▸ Records provided
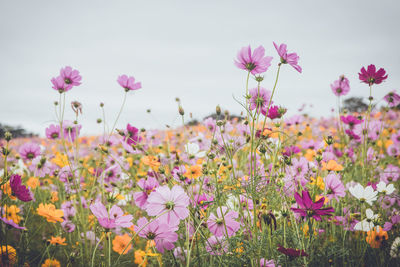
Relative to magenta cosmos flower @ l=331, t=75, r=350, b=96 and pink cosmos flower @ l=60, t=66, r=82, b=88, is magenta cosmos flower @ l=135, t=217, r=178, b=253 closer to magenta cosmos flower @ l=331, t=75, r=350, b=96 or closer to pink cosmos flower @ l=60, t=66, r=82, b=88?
pink cosmos flower @ l=60, t=66, r=82, b=88

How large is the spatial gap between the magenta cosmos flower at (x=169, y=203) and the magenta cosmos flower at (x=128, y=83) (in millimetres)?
824

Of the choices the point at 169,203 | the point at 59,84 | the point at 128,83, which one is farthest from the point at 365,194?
the point at 59,84

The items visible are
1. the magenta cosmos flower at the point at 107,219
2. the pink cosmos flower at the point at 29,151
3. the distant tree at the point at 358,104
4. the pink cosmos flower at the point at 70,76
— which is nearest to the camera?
the magenta cosmos flower at the point at 107,219

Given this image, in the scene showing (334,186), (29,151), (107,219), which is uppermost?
(29,151)

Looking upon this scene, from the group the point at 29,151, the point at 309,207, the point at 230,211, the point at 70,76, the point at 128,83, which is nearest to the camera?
the point at 309,207

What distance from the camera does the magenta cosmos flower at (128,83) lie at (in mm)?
1370

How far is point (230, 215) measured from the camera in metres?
0.87

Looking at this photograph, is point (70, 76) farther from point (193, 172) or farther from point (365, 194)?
point (365, 194)

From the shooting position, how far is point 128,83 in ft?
4.55

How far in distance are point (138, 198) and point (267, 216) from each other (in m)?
0.55

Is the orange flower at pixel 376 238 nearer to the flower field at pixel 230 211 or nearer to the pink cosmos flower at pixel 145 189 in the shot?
the flower field at pixel 230 211

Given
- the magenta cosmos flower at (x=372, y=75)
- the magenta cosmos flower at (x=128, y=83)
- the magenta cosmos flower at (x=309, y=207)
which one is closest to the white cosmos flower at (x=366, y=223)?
the magenta cosmos flower at (x=309, y=207)

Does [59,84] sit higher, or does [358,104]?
[358,104]

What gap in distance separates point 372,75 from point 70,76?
5.02 ft
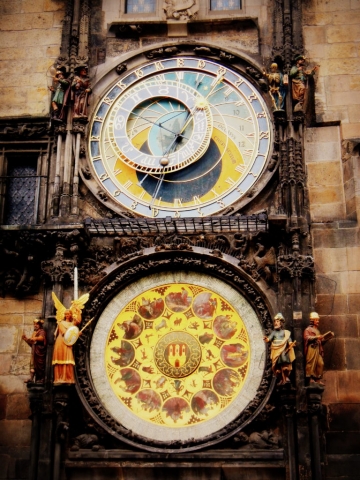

▸ Task goal
Identify every line of the listing above that contains the word "distance", and copy each such line in full.

▸ Task output
What distance from the camera does the magenta cosmos flower at (128,83) lie at (in mm)?
How far in distance are point (138, 198) and point (267, 216) from each other (in m)?
What gap in distance separates point 372,75 from point 70,76?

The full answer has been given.